Jakarta, Aktual.com – Lembaga Bantuan Hukum (LBH) Jakarta berpendapat relokasi ke rumah susun (rusun) bukan solusi bagi warga Jakarta yang jadi korban gusuran.

“Nggak bisa semua masalah dianggap selesai dengan adanya rusun buat korban gusuran,” ucap Alldo Fellix Januardy dari Divisi Penelitian dan Pusat Dokumentasi Bantuan Hukum LBH Jakarta kepada Aktual.com, Jakarta, Rabu (24/2).

Dengan merelokasi secara paksa warga ke rusun, kata dia, artinya Pemprov DKI memaksa warga untuk mendapat pendapatan yang lebih rendah.

Hal itu, ujar dia, diketahuinya dari keluhan para warga korban gusuran langsung yang sudah dipindah ke rusun. “Mereka merasa pendapatannya menurun.
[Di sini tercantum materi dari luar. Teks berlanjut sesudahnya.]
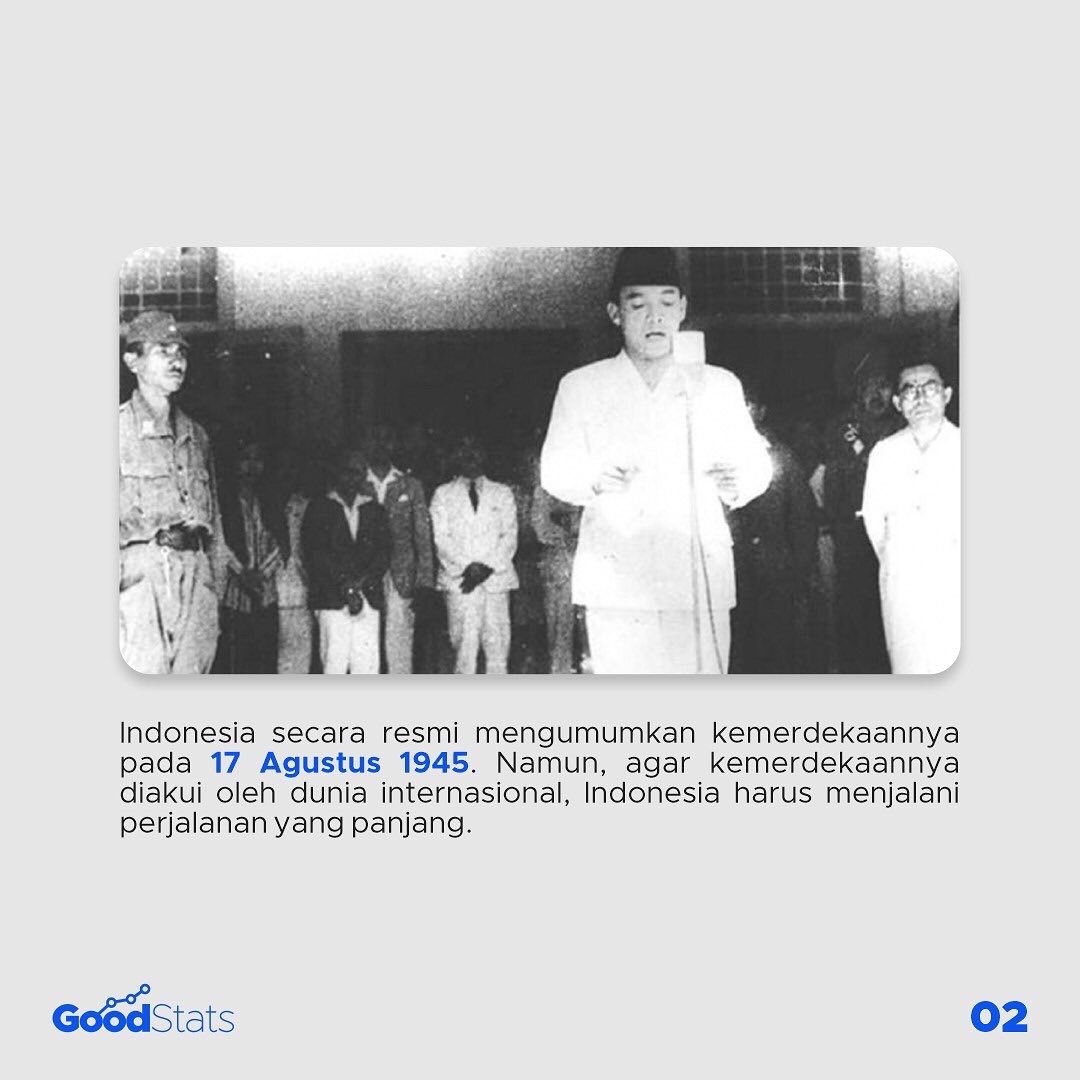 Indonesia secara resmi mengumumkan kemerdekaannya pada 17 Agustus 1945. Namun, agar kemerdekaannya diakui oleh dunia internasional, Indonesia harus menjalani perjalanan yang panjang.

GoodStats

02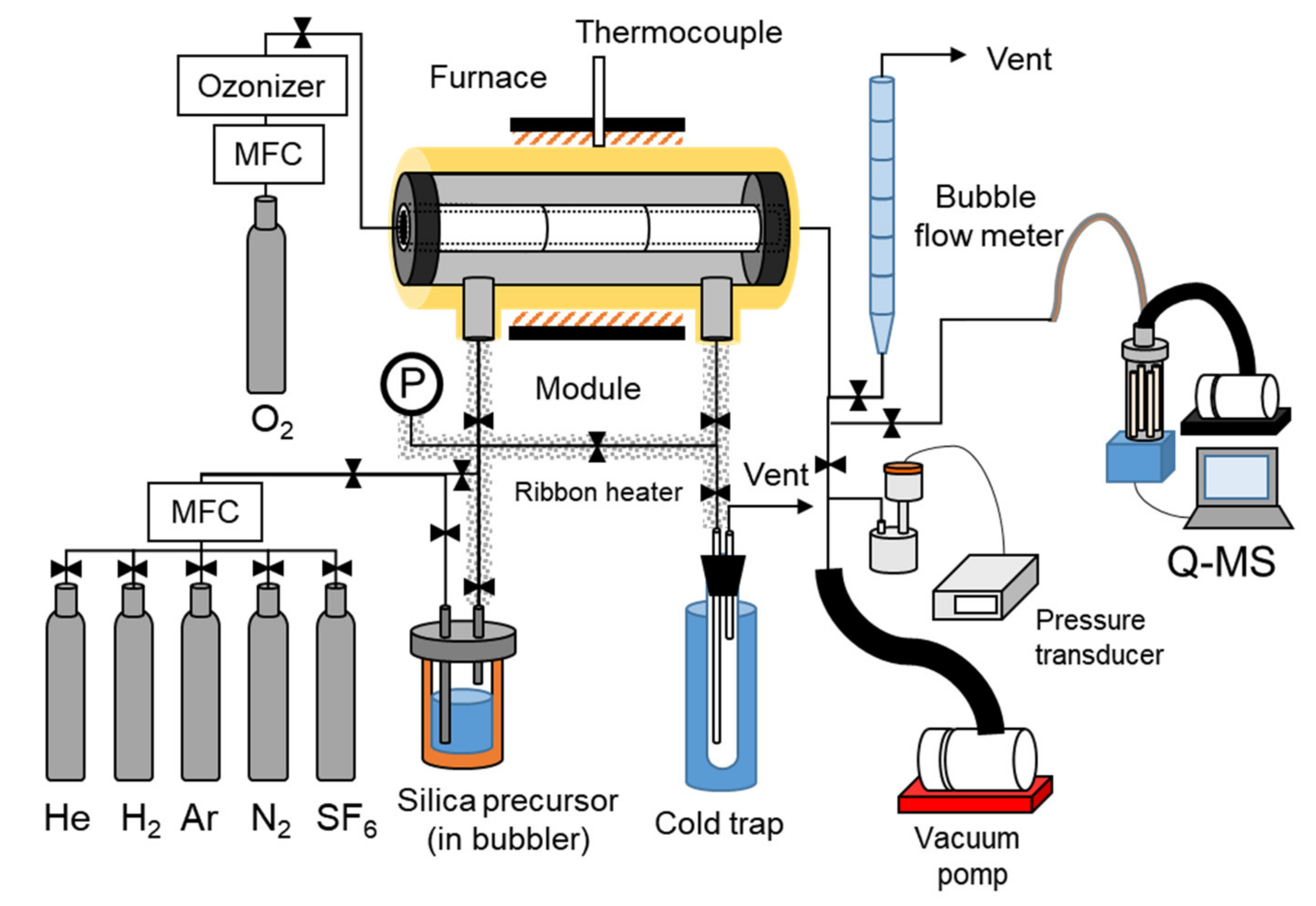 Thermocouple
Ozonizer
Furnace
Vent
MFC
Bubble flow meter
$O_2$
P
Module
Ribbon heater
Vent
MFC
Q-MS
Pressure transducer
He
$H_2$
Ar
$N_2$
$SF_6$
Silica precursor (in bubbler)
Cold trap
Vacuum pomp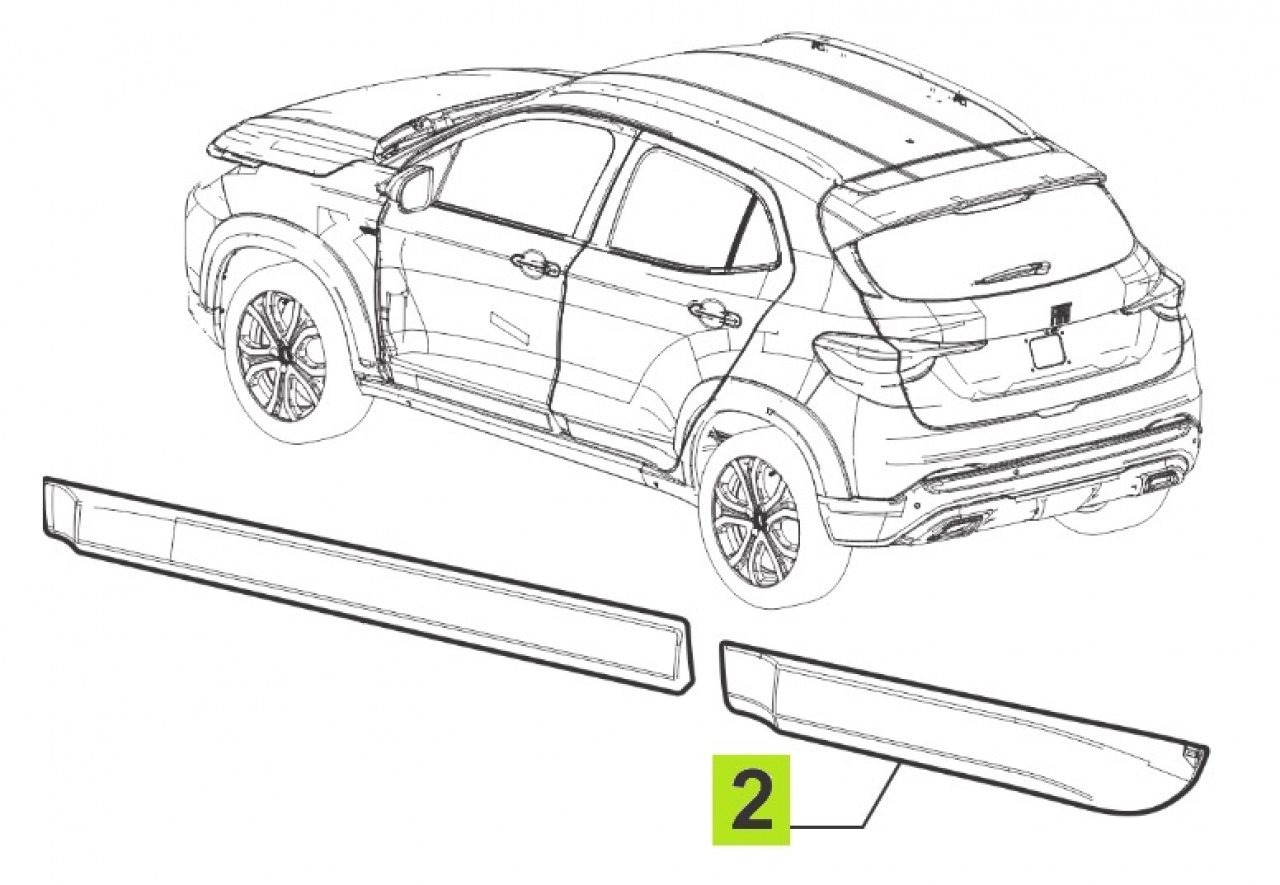 2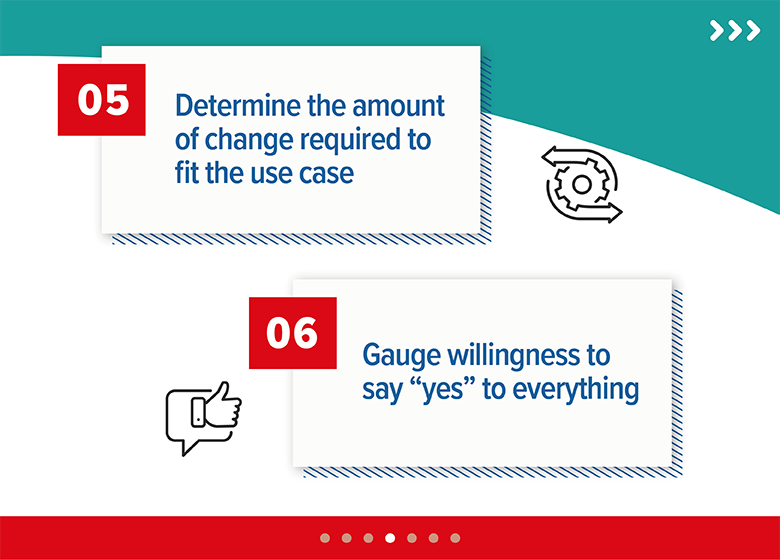 05

Determine the amount of change required to fit the use case

06

Gauge willingness to say “yes” to everything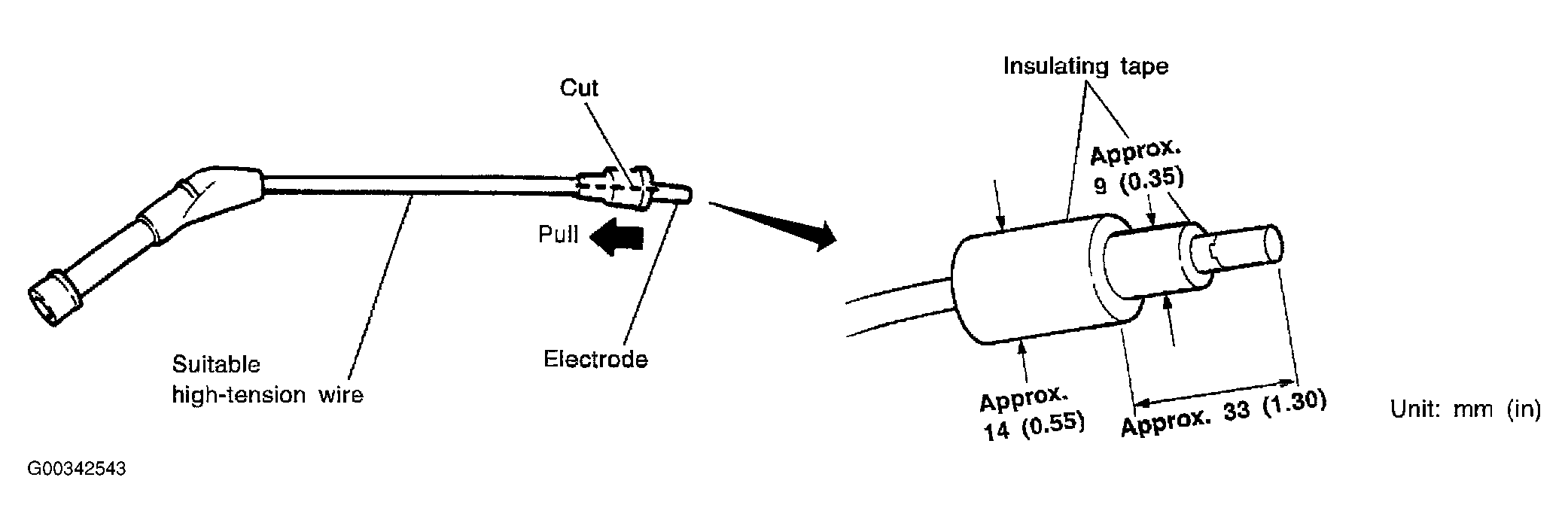 Cut

Pull

Suitable high-tension wire

Electrode

Insulating tape

Approx. 9 (0.35)

Approx. 14 (0.55)

Approx. 33 (1.30)

Unit: mm (in)

G00342543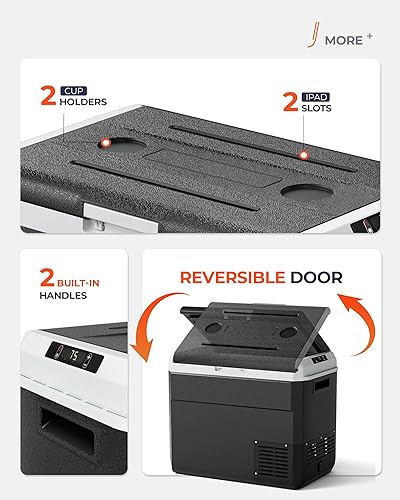 MORE +

2 CUP HOLDERS

2 IPAD SLOTS

2 BUILT-IN HANDLES

75

REVERSIBLE DOOR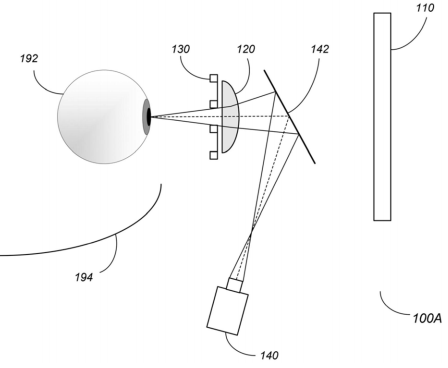 110

192

130

120

142

194

100A

140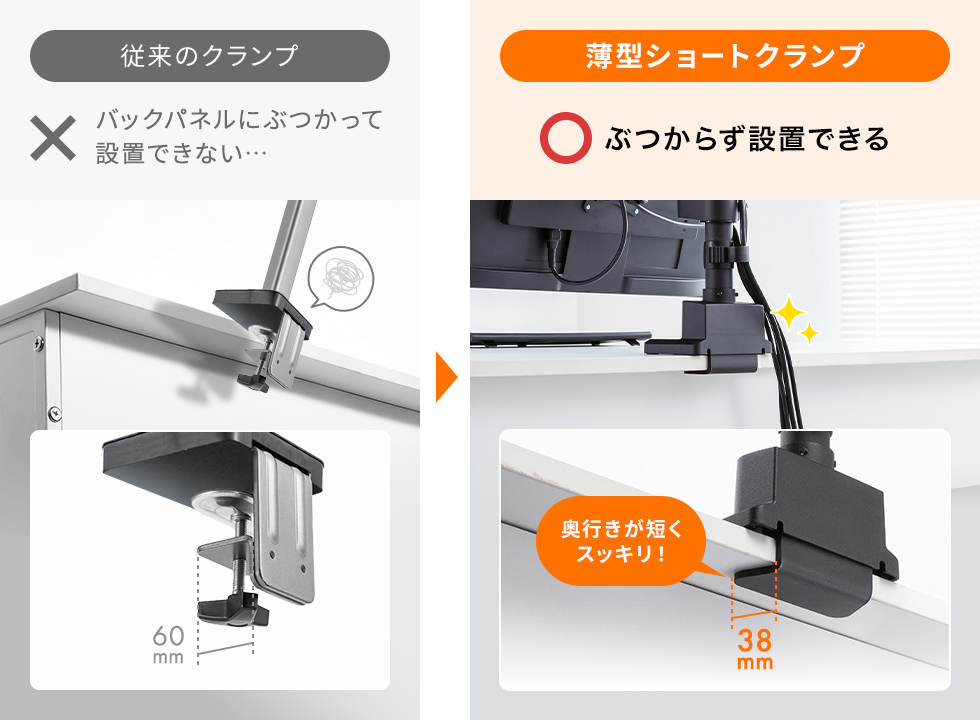 従来のクランプ

バックパネルにぶつかって設置できない…

60 mm

薄型ショートクランプ

ぶつからず設置できる

奥行きが短くスッキリ！

38 mm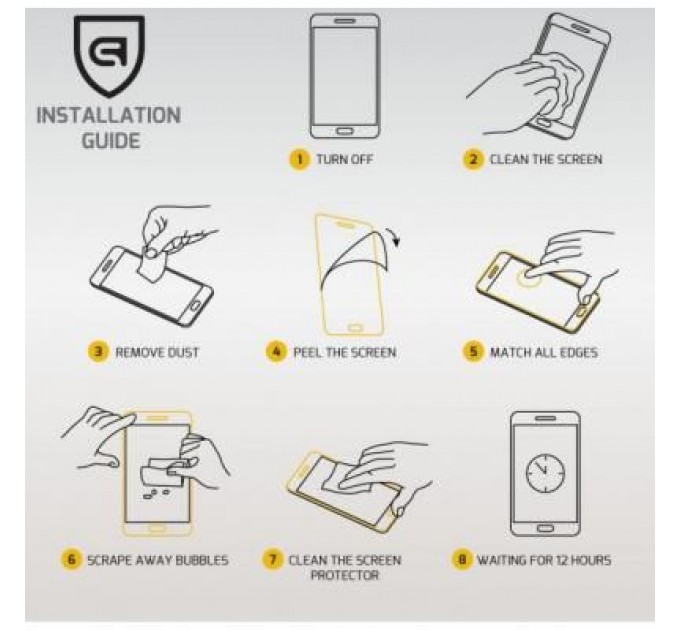 INSTALLATION GUIDE

1 TURN OFF

2 CLEAN THE SCREEN

3 REMOVE DUST

4 PEEL THE SCREEN

5 MATCH ALL EDGES

6 SCRAPE AWAY BUBBLES

7 CLEAN THE SCREEN PROTECTOR

8 WAITING FOR 12 HOURS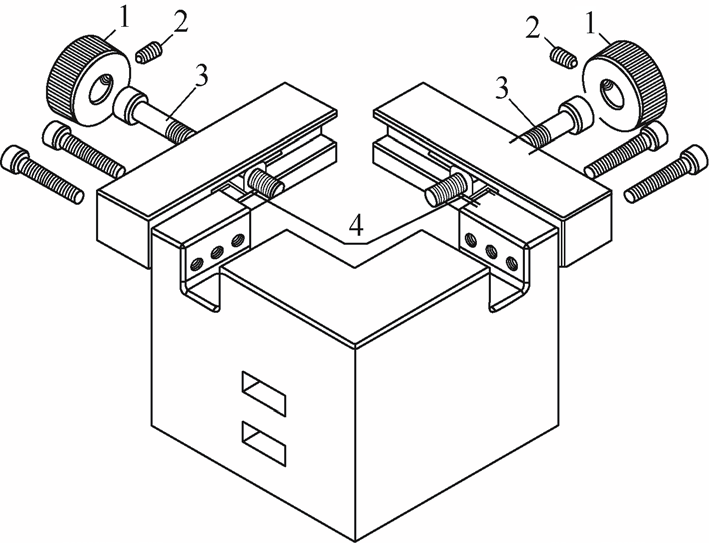 1 2 3 2 1 3 4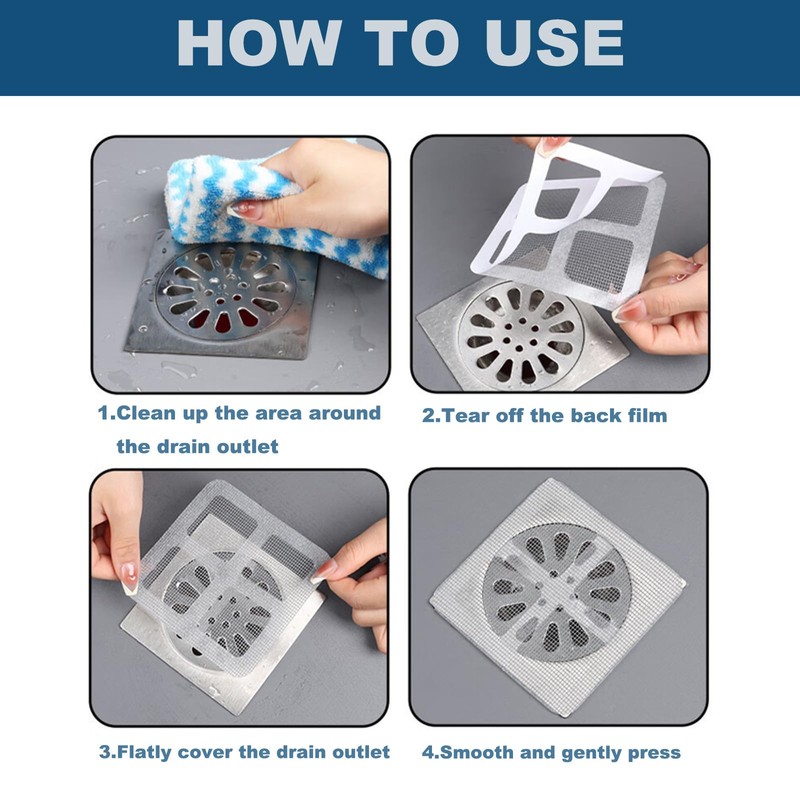 HOW TO USE

1.Clean up the area around the drain outlet

2.Tear off the back film

3.Flatly cover the drain outlet

4.Smooth and gently press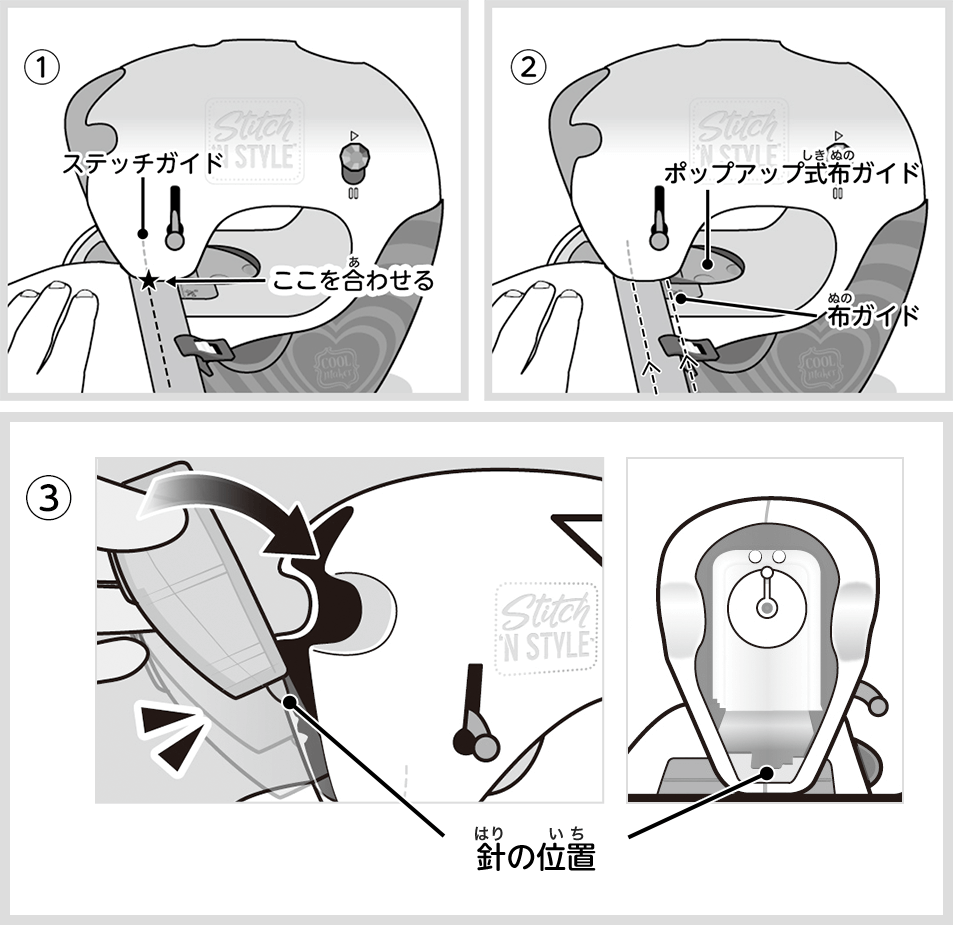 ①

Stitch 'N STYLE

ステッチガイド

ここを合(あ)わせる

COOL Maker

②

Stitch 'N STYLE

ポップアップ式(しき)布(ぬの)ガイド

布(ぬの)ガイド

COOL Maker

③

Stitch 'N STYLE

針(はり)の位置(いち)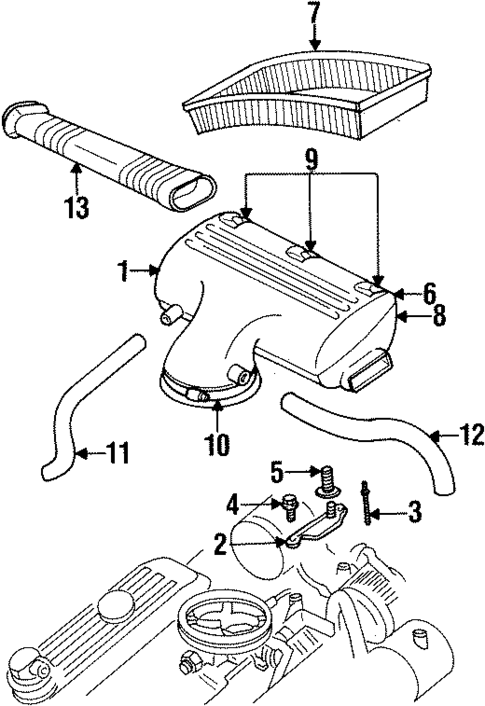 7
13
9
1
6
8
10
11
12
5
4
3
2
Karena mereka bekerja di tempat yang lama dan pasti karena pindah mereka butuh ongkos lebih,” kata dia.

Ada juga warga yang tadinya buka usaha di tempat asal, tidak bisa lagi lakukan itu saat sudah dipindah ke rusun.

Selain ekonomi, Alldo menambahkan, rusun tidak mampu menjawab persoalan perubahan sistem sosial budaya yang sudah lama terbangun di lingkungan lama mereka. “Aktivitas kebudayaan yang mereka lakukan di perkampungan tidak mungkin seluruhnya dapat mereka lakukan di rumah susun,” jelasnya.

Padahal, menurut Alldo, aktivitas kebudayaan adalah salah satu unsur kelayakan sebuah tempat tinggal. “Undang-Undang Nomor 11 tahun 2005 tentang pengesahan konvensi Internasional atas hak-hak ekonomi sosial dan budaya, yang menjamin setiap warga memiliki kehidupan dan perumahan yang layak,” kata dia.

Sayangnya, ujar dia, Gubernur DKI Basuki Tjahaja Purnama (Ahok) tidak pernah berpikir sampai sejauh itu. “Nah, Ahok gak mikirin rumah yang layak berdasarkan standar PBB itu kayak apa,” kata dia.